A lot can happen in the technology industry in a few months’ time. The AI team within Zebra’s Chief Technology Office refocuses its research on a new technology or use case about every six months. Yet, the best practices derived from each research initiative seem to have an infinite shelf life, if only to help us (as humans) avoid repeating past mistakes as we push toward even better outcomes with AI and other advanced technologies. That’s why we recently connected with Andrea Mirabile, AI Director at Zebra, to find out what he shared during the “Leveraging Machine Learning Operations (ML Ops) to Put AI in Production” session at the 2022 Nvidia GPU Technology Conference (GTC). Though it has been several months since he sat down with Omri Geller, CEO and Co-Founder, Run:ai; Scott McClellan, Senior Director, Data Science, NVIDIA; and Rebecca Li, Director of Strategy, Weights & Biases for the panel, the topics they discussed are becoming more relevant each day, including…
how to manage and monitor AI models in production.
how to improve collaboration between data scientists, engineers, and IT teams.
how to ensure the quality and reliability of AI models in production.
the challenges and best practices around scaling, monitoring, and maintaining AI models in production.
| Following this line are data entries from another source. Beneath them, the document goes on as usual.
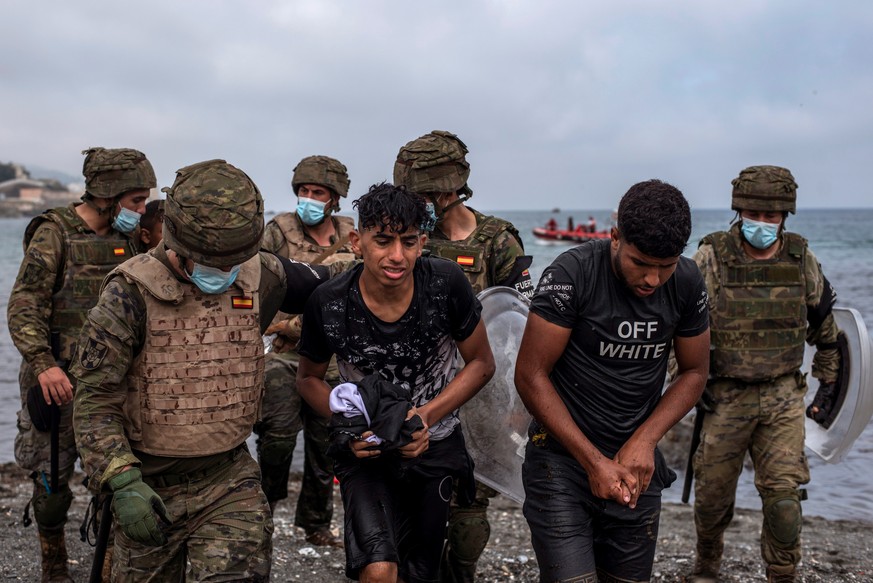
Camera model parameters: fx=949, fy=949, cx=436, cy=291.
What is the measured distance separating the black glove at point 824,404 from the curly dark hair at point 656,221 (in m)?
3.12

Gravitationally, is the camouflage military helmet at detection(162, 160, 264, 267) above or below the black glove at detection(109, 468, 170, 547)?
above

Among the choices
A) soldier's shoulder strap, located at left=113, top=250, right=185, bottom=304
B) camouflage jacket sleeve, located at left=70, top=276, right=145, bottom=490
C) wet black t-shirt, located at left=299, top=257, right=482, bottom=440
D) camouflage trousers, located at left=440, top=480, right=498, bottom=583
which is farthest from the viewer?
camouflage trousers, located at left=440, top=480, right=498, bottom=583

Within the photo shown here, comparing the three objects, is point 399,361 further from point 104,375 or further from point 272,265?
point 104,375

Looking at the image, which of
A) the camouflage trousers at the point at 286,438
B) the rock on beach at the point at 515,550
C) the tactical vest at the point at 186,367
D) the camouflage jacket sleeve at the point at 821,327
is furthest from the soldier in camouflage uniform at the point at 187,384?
the camouflage jacket sleeve at the point at 821,327

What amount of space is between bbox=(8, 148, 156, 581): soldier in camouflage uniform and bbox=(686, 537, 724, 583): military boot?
385 centimetres

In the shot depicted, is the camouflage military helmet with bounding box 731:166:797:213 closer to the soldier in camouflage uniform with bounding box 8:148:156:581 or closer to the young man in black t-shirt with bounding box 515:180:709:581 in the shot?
the young man in black t-shirt with bounding box 515:180:709:581

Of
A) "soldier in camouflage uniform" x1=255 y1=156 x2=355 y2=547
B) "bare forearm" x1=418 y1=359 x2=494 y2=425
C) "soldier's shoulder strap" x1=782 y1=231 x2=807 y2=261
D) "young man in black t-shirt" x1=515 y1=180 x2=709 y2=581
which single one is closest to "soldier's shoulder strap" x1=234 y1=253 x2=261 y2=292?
"bare forearm" x1=418 y1=359 x2=494 y2=425

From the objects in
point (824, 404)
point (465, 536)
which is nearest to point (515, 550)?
point (465, 536)

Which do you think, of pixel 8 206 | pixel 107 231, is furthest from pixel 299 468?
pixel 8 206

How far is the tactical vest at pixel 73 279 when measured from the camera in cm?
552

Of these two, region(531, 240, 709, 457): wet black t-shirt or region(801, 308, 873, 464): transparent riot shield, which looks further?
region(801, 308, 873, 464): transparent riot shield

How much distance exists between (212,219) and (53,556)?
3.11 meters

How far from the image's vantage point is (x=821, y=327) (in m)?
5.85

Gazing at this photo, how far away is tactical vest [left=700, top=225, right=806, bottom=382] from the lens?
18.3 feet
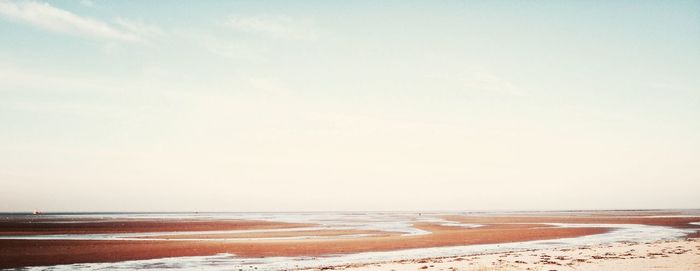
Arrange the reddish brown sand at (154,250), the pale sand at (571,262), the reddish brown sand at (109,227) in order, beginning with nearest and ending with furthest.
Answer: the pale sand at (571,262) → the reddish brown sand at (154,250) → the reddish brown sand at (109,227)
These experts also provided examples of how different organizations implement ML Ops to successfully put AI models into production and explained how the commercialization of AI products is often where failure occurs – not necessarily in the R&D or testing phases.
Andrea leads the group at Zebra which focuses on advancing image, video, and multi-modal understanding for various technology platforms and for the benefit of the research community. So, he has a lot of experience with ML Ops. Here’s a rundown of our conversation:
Your Edge Blog Team: What were some of the big themes the AI developer community were focused on at the Nvidia Conference?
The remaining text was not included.